→ Task prompt:
Reproduce all of the records below word for word, but leave the pictures out of your output.

→ Input:
----------------
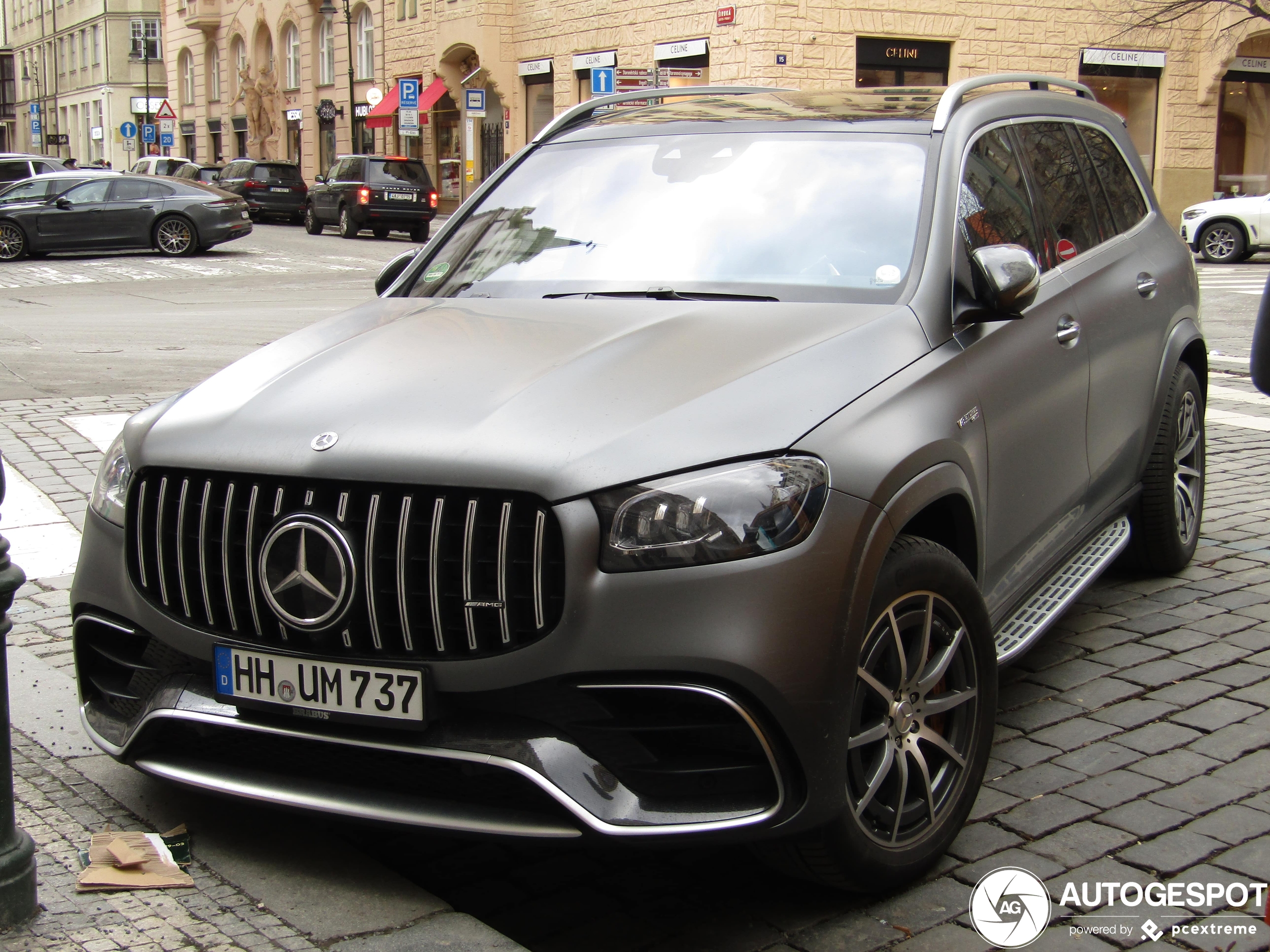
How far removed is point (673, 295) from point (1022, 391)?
97 cm

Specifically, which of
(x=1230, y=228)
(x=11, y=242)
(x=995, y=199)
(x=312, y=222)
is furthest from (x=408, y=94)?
(x=995, y=199)

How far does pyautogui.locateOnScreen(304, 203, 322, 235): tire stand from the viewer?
33312 mm

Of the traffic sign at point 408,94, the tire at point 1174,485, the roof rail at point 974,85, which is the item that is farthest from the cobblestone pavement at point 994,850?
the traffic sign at point 408,94

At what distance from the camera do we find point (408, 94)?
38.7 m

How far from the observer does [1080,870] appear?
3.22m

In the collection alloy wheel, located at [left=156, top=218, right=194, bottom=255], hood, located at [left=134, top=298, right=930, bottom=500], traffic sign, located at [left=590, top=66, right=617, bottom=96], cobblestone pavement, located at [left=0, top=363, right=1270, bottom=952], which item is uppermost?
traffic sign, located at [left=590, top=66, right=617, bottom=96]

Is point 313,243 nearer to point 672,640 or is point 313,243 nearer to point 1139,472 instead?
point 1139,472

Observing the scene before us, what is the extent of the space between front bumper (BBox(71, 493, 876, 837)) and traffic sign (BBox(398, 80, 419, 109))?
3768 centimetres

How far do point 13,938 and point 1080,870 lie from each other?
7.32ft

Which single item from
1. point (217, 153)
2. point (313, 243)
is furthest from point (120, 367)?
point (217, 153)

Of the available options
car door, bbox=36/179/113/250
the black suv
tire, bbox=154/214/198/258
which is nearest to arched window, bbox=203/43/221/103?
the black suv

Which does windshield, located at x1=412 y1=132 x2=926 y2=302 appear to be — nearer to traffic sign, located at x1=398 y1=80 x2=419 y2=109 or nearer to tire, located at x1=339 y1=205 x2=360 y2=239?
tire, located at x1=339 y1=205 x2=360 y2=239

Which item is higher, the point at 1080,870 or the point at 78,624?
the point at 78,624

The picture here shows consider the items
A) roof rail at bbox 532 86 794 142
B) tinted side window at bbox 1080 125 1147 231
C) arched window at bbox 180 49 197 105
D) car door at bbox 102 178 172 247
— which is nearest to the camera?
roof rail at bbox 532 86 794 142
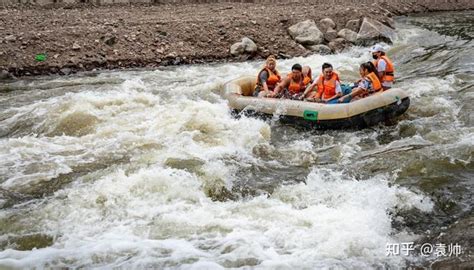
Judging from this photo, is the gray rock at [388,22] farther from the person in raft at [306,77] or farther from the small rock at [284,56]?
the person in raft at [306,77]

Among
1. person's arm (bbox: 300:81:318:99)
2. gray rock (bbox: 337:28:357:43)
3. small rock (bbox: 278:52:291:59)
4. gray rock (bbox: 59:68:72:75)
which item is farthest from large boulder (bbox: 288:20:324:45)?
gray rock (bbox: 59:68:72:75)

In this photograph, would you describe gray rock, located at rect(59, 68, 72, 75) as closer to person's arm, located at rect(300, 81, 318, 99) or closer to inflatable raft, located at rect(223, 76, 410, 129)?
inflatable raft, located at rect(223, 76, 410, 129)

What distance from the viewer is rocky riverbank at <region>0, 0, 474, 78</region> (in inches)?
517

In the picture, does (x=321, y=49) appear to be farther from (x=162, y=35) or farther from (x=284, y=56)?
(x=162, y=35)

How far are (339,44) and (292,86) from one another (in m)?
5.50

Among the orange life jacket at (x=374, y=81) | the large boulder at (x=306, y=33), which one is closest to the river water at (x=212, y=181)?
the orange life jacket at (x=374, y=81)

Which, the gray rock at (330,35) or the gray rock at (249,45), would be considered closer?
the gray rock at (249,45)

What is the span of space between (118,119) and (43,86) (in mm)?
3119

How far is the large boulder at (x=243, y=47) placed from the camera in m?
14.1

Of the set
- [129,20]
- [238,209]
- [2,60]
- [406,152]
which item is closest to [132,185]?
[238,209]

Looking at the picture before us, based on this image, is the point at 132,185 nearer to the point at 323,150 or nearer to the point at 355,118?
the point at 323,150

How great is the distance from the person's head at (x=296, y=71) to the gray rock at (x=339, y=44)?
16.6 feet

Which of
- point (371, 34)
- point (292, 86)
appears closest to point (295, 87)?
point (292, 86)

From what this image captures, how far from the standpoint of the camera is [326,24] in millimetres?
16094
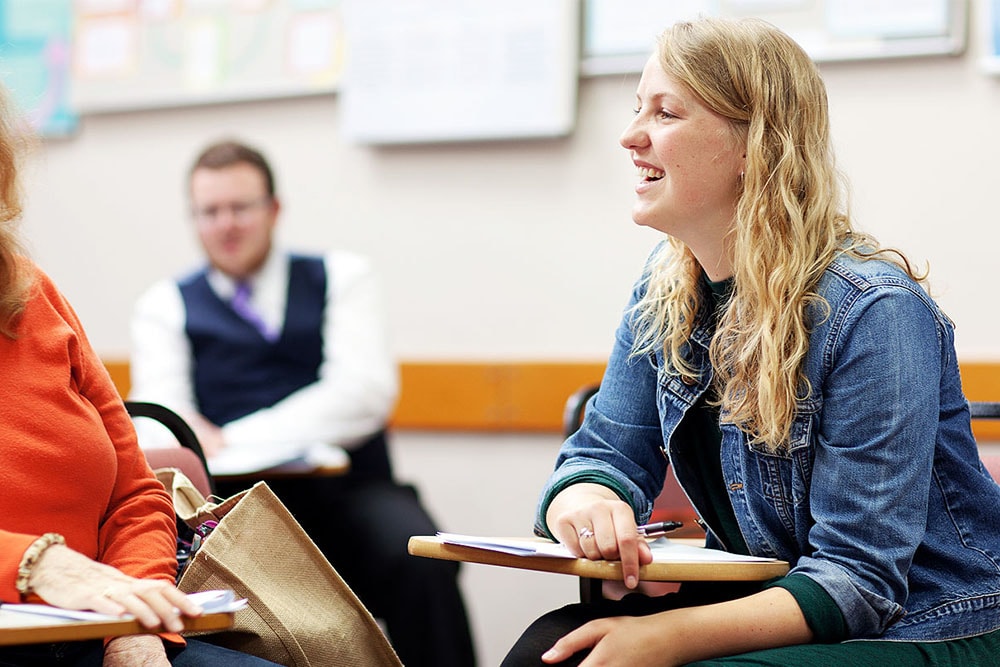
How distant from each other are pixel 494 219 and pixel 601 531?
83.5 inches

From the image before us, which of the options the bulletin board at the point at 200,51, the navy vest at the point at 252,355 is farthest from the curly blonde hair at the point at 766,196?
the bulletin board at the point at 200,51

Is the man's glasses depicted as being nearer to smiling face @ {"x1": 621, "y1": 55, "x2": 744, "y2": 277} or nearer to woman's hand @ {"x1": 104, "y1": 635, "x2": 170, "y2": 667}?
smiling face @ {"x1": 621, "y1": 55, "x2": 744, "y2": 277}

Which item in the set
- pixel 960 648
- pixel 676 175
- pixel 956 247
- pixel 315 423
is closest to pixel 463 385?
pixel 315 423

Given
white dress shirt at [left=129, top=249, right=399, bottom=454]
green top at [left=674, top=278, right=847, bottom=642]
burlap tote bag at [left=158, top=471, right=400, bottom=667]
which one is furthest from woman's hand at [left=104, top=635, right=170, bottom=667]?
white dress shirt at [left=129, top=249, right=399, bottom=454]

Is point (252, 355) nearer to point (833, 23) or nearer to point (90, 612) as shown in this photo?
point (833, 23)

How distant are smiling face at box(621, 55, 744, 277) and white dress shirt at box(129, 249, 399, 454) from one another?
1.66m

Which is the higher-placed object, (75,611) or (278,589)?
(75,611)

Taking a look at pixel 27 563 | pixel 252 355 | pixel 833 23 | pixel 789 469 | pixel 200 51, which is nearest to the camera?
pixel 27 563

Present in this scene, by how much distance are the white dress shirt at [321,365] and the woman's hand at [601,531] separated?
----------------
→ Solution below:
How far removed is point (673, 295) from point (1022, 391)?
97 cm

Specifically, which of
(x=1230, y=228)
(x=11, y=242)
(x=995, y=199)
(x=312, y=222)
is furthest from (x=408, y=94)?
(x=995, y=199)

How far does pyautogui.locateOnScreen(304, 203, 322, 235): tire stand from the viewer?
33312 mm

Of the traffic sign at point 408,94, the tire at point 1174,485, the roof rail at point 974,85, which is the item that is farthest from the cobblestone pavement at point 994,850?
the traffic sign at point 408,94

At what distance from the camera do we find point (408, 94)?
38.7 m

How far from the observer does [1080,870] appear?
3.22m

In the collection alloy wheel, located at [left=156, top=218, right=194, bottom=255], hood, located at [left=134, top=298, right=930, bottom=500], traffic sign, located at [left=590, top=66, right=617, bottom=96], cobblestone pavement, located at [left=0, top=363, right=1270, bottom=952], which item is uppermost?
traffic sign, located at [left=590, top=66, right=617, bottom=96]

Is point 313,243 nearer to point 672,640 or is point 313,243 nearer to point 1139,472 instead?
point 1139,472

Observing the scene before us, what is the extent of the space between front bumper (BBox(71, 493, 876, 837)) and traffic sign (BBox(398, 80, 419, 109))?
3768 centimetres

How far do point 13,938 and point 1080,870 lie from each other?
7.32ft

Which single item from
1. point (217, 153)
2. point (313, 243)
is furthest from point (120, 367)?
point (217, 153)

Of the available options
car door, bbox=36/179/113/250
the black suv
tire, bbox=154/214/198/258
which is nearest to arched window, bbox=203/43/221/103?
the black suv

Which does windshield, located at x1=412 y1=132 x2=926 y2=302 appear to be — nearer to traffic sign, located at x1=398 y1=80 x2=419 y2=109 or nearer to tire, located at x1=339 y1=205 x2=360 y2=239?
tire, located at x1=339 y1=205 x2=360 y2=239

Which item is higher, the point at 1080,870 or the point at 78,624?
the point at 78,624

The picture here shows consider the items
A) roof rail at bbox 532 86 794 142
B) tinted side window at bbox 1080 125 1147 231
C) arched window at bbox 180 49 197 105
D) car door at bbox 102 178 172 247
— which is nearest to the camera?
roof rail at bbox 532 86 794 142
Judging from this photo, is the gray rock at [388,22] farther from the person in raft at [306,77] or farther from the small rock at [284,56]?
the person in raft at [306,77]

Among
1. person's arm (bbox: 300:81:318:99)
2. gray rock (bbox: 337:28:357:43)
3. small rock (bbox: 278:52:291:59)
4. gray rock (bbox: 59:68:72:75)
which item is farthest from large boulder (bbox: 288:20:324:45)?
gray rock (bbox: 59:68:72:75)

In this photograph, would you describe gray rock, located at rect(59, 68, 72, 75) as closer to person's arm, located at rect(300, 81, 318, 99) or closer to inflatable raft, located at rect(223, 76, 410, 129)?
inflatable raft, located at rect(223, 76, 410, 129)

What distance from the viewer is rocky riverbank at <region>0, 0, 474, 78</region> (in inches)?
517

In the picture, does (x=321, y=49) appear to be farther from (x=162, y=35) or farther from (x=284, y=56)?
(x=162, y=35)

How far are (339,44) and (292,86) from one another (in m)?
5.50

Among the orange life jacket at (x=374, y=81) | the large boulder at (x=306, y=33), which one is closest to the river water at (x=212, y=181)?
the orange life jacket at (x=374, y=81)

Which, the gray rock at (330,35) or the gray rock at (249,45), would be considered closer?
the gray rock at (249,45)

What is the span of space between (118,119) and (43,86) (in mm)?
3119

How far is the large boulder at (x=243, y=47) placed from the camera in m?
14.1

Of the set
- [129,20]
- [238,209]
- [2,60]
- [406,152]
which item is closest to [132,185]?
[238,209]

Looking at the picture before us, based on this image, is the point at 132,185 nearer to the point at 323,150 or nearer to the point at 355,118?
the point at 323,150

How great is the distance from the person's head at (x=296, y=71) to the gray rock at (x=339, y=44)?
16.6 feet

Which of
- point (371, 34)
- point (292, 86)
appears closest to point (295, 87)?
point (292, 86)

From what this image captures, how far from the standpoint of the camera is [326,24] in millimetres?
16094
How distant from each other are pixel 494 219 and pixel 601 531?
83.5 inches

From the image before us, which of the options the bulletin board at the point at 200,51, the navy vest at the point at 252,355 is farthest from the curly blonde hair at the point at 766,196?
the bulletin board at the point at 200,51

Is the man's glasses depicted as being nearer to smiling face @ {"x1": 621, "y1": 55, "x2": 744, "y2": 277} or nearer to woman's hand @ {"x1": 104, "y1": 635, "x2": 170, "y2": 667}?
smiling face @ {"x1": 621, "y1": 55, "x2": 744, "y2": 277}

Which item in the set
- pixel 960 648
- pixel 676 175
- pixel 956 247
- pixel 315 423
is closest to pixel 463 385?
pixel 315 423

Given
white dress shirt at [left=129, top=249, right=399, bottom=454]
green top at [left=674, top=278, right=847, bottom=642]
burlap tote bag at [left=158, top=471, right=400, bottom=667]
which one is furthest from woman's hand at [left=104, top=635, right=170, bottom=667]?
white dress shirt at [left=129, top=249, right=399, bottom=454]

Is point (252, 355) nearer to point (833, 23) or nearer to point (90, 612) as shown in this photo?
point (833, 23)

How distant are smiling face at box(621, 55, 744, 277) and white dress shirt at box(129, 249, 399, 454) from one another?
1.66m

Which is the higher-placed object, (75,611) or (278,589)?
(75,611)

Taking a look at pixel 27 563 | pixel 252 355 | pixel 833 23 | pixel 789 469 | pixel 200 51, which is nearest to the camera?
pixel 27 563

Present in this scene, by how much distance are the white dress shirt at [321,365] and the woman's hand at [601,531] separated?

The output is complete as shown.